◆ **EXERCISE**
Rewrite every line of the rows below as one numbered list, skipping blank lines and leaving out the pictures.

[Spatial reasoning question data]
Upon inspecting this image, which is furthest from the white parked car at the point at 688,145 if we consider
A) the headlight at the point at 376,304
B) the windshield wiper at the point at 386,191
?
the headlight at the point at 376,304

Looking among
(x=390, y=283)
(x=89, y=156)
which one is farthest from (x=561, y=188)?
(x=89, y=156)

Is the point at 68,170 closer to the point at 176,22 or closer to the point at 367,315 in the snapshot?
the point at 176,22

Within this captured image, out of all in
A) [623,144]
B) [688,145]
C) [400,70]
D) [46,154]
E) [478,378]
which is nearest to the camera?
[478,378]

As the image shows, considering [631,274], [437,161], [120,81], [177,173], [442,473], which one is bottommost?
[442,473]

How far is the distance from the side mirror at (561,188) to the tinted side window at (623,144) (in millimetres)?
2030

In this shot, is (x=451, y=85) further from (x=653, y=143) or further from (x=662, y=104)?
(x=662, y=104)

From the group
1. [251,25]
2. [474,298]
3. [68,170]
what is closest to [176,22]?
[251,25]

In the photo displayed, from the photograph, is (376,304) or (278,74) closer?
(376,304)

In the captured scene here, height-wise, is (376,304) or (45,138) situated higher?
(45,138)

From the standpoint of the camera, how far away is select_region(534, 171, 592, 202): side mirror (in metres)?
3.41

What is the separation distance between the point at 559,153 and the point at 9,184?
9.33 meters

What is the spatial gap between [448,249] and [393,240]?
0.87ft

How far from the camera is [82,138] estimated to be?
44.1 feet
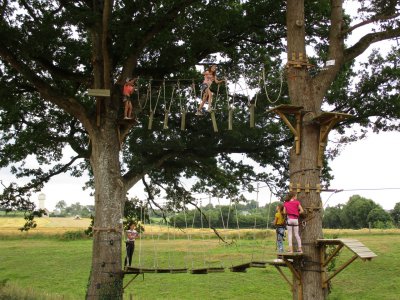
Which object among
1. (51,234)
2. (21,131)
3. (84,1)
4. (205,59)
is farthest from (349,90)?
(51,234)

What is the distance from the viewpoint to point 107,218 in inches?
516

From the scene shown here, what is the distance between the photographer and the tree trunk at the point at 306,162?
9289 mm

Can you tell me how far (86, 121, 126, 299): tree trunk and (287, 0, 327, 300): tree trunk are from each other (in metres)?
5.12

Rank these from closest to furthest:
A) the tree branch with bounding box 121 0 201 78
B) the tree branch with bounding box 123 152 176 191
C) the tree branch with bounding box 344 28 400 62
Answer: the tree branch with bounding box 344 28 400 62 → the tree branch with bounding box 121 0 201 78 → the tree branch with bounding box 123 152 176 191

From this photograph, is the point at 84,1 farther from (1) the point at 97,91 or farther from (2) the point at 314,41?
(2) the point at 314,41

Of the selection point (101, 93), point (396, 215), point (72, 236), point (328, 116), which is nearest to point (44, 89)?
point (101, 93)

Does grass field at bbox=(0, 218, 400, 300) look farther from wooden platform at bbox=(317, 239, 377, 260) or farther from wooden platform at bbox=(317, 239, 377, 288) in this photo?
wooden platform at bbox=(317, 239, 377, 260)

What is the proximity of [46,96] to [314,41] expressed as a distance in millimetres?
8132

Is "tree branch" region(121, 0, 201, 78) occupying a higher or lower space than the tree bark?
higher

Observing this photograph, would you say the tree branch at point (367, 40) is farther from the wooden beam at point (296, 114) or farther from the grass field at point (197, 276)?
the grass field at point (197, 276)

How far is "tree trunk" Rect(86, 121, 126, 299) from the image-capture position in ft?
41.3

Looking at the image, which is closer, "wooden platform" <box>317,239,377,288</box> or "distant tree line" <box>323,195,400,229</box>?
"wooden platform" <box>317,239,377,288</box>

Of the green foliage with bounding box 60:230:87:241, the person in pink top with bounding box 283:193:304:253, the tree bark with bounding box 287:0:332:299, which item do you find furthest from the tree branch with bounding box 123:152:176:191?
the green foliage with bounding box 60:230:87:241

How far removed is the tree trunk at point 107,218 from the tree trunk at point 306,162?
512 centimetres
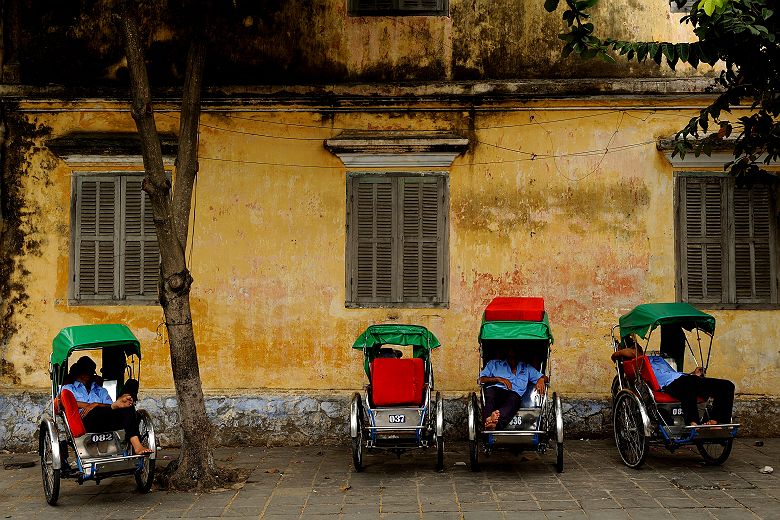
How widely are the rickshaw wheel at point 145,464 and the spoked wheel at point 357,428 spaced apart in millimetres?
1903

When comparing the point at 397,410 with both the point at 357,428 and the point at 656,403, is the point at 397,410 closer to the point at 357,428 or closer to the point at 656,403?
the point at 357,428

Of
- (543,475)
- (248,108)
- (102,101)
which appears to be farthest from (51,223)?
(543,475)

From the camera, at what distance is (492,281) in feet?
33.3

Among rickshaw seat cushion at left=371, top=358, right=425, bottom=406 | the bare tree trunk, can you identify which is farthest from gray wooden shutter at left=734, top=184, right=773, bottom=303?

◆ **ANSWER TO THE TASK**
1. Upon inspecting this image, which is furthest from the white parked car at the point at 688,145 if we consider
2. A) the headlight at the point at 376,304
3. B) the windshield wiper at the point at 386,191
4. ?
5. the headlight at the point at 376,304
6. Looking among
7. (x=390, y=283)
8. (x=89, y=156)
9. which one is farthest from (x=561, y=188)?
10. (x=89, y=156)
11. Is the point at 68,170 closer to the point at 176,22 or closer to the point at 367,315 in the snapshot?
12. the point at 176,22
13. Within this captured image, out of all in
14. A) [623,144]
15. B) [688,145]
16. C) [400,70]
17. D) [46,154]
18. E) [478,378]
19. which is nearest to the camera?
20. [478,378]
21. As the image shows, considering [631,274], [437,161], [120,81], [177,173], [442,473], which one is bottommost?
22. [442,473]
23. How far is the distance from the side mirror at (561,188) to the tinted side window at (623,144) (in millimetres)?
24. 2030
25. In this shot, is (x=451, y=85) further from (x=653, y=143) or further from (x=662, y=104)?
26. (x=662, y=104)
27. From the group
28. 1. [251,25]
29. 2. [474,298]
30. 3. [68,170]
31. what is closest to [176,22]?
32. [251,25]
33. In the photo displayed, from the photograph, is (376,304) or (278,74) closer?
34. (376,304)
35. In the captured scene here, height-wise, is (376,304) or (45,138) situated higher?
36. (45,138)
37. From the standpoint of the camera, how far away is select_region(534, 171, 592, 202): side mirror (in metres)?
38. 3.41
39. What is the separation distance between the point at 559,153 and the point at 9,184?
40. 9.33 meters
41. What is the spatial gap between [448,249] and [393,240]?
42. 0.87ft
43. How far from the camera is [82,138] estimated to be?
44. 44.1 feet
45. Which object among
46. 1. (51,234)
47. 2. (21,131)
48. 3. (84,1)
49. 4. (205,59)
50. is farthest from (349,90)?
51. (51,234)
52. What is the distance from the viewpoint to point 107,218 in inches?
53. 516
54. From the scene shown here, what is the distance between the photographer and the tree trunk at the point at 306,162?
55. 9289 mm
56. Can you tell me how far (86, 121, 126, 299): tree trunk and (287, 0, 327, 300): tree trunk are from each other (in metres)?
57. 5.12
58. Rank these from closest to furthest:
59. A) the tree branch with bounding box 121 0 201 78
60. B) the tree branch with bounding box 123 152 176 191
61. C) the tree branch with bounding box 344 28 400 62
62. Answer: the tree branch with bounding box 344 28 400 62 → the tree branch with bounding box 121 0 201 78 → the tree branch with bounding box 123 152 176 191
63. From this photograph, is the point at 84,1 farther from (1) the point at 97,91 or farther from (2) the point at 314,41?
64. (2) the point at 314,41
65. Of the selection point (101, 93), point (396, 215), point (72, 236), point (328, 116), which is nearest to point (44, 89)?
66. point (101, 93)
67. Does grass field at bbox=(0, 218, 400, 300) look farther from wooden platform at bbox=(317, 239, 377, 260) or farther from wooden platform at bbox=(317, 239, 377, 288) in this photo?
68. wooden platform at bbox=(317, 239, 377, 260)
69. What is the proximity of [46,96] to [314,41] expressed as a distance in millimetres?
70. 8132
71. Is "tree branch" region(121, 0, 201, 78) occupying a higher or lower space than the tree bark?
72. higher
73. Observing this photograph, would you say the tree branch at point (367, 40) is farther from the wooden beam at point (296, 114) or farther from the grass field at point (197, 276)?
74. the grass field at point (197, 276)
75. How far is "tree trunk" Rect(86, 121, 126, 299) from the image-capture position in ft?
76. 41.3
77. Looking at the image, which is closer, "wooden platform" <box>317,239,377,288</box> or "distant tree line" <box>323,195,400,229</box>?
78. "wooden platform" <box>317,239,377,288</box>
79. Of the green foliage with bounding box 60:230:87:241, the person in pink top with bounding box 283:193:304:253, the tree bark with bounding box 287:0:332:299, which item do you find furthest from the tree branch with bounding box 123:152:176:191?
80. the green foliage with bounding box 60:230:87:241
81. How far removed is the tree trunk at point 107,218 from the tree trunk at point 306,162?
82. 512 centimetres
83. How widely are the rickshaw wheel at point 145,464 and the spoked wheel at point 357,428 spaced apart in millimetres?
84. 1903
85. When comparing the point at 397,410 with both the point at 357,428 and the point at 656,403, is the point at 397,410 closer to the point at 357,428 or closer to the point at 656,403?
86. the point at 357,428
87. Of
88. - (543,475)
89. - (248,108)
90. - (102,101)
91. which appears to be farthest from (51,223)?
92. (543,475)
93. From the camera, at what distance is (492,281) in feet?
94. 33.3
95. Among rickshaw seat cushion at left=371, top=358, right=425, bottom=406 | the bare tree trunk, can you identify which is farthest from gray wooden shutter at left=734, top=184, right=773, bottom=303?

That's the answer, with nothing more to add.